--- Begin Given records ---

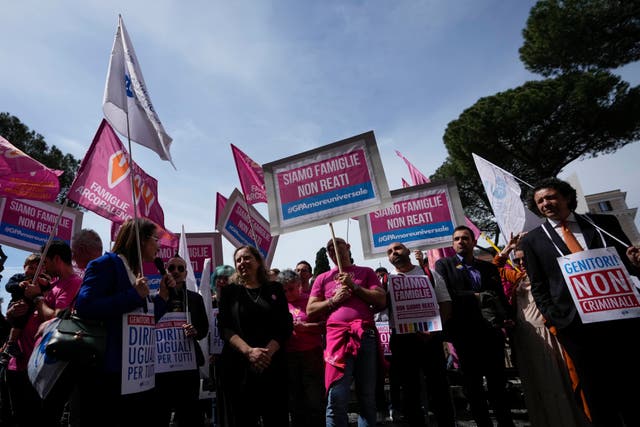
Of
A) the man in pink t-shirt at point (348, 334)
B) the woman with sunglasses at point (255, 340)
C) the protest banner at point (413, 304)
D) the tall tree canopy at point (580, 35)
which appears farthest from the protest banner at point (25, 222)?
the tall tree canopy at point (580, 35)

--- End Given records ---
--- Begin Given records ---

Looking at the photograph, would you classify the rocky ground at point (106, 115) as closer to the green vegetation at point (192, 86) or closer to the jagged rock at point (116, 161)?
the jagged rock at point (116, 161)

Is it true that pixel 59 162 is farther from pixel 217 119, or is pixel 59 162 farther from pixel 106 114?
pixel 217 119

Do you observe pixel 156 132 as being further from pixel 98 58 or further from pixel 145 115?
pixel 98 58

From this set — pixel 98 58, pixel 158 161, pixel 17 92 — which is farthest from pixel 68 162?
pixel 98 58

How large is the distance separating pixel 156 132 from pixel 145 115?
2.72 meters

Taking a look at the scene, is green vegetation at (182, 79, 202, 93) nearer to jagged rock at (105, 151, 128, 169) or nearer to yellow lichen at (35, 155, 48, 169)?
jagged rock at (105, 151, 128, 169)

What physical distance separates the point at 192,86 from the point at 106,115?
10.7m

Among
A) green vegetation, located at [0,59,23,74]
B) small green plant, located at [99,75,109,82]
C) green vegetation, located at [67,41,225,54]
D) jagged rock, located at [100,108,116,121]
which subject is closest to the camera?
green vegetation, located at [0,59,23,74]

--- End Given records ---

Aim of the task — Count the lines of the records above that contain the string "farthest", treating case as significant, and give only the number.

Solution — 2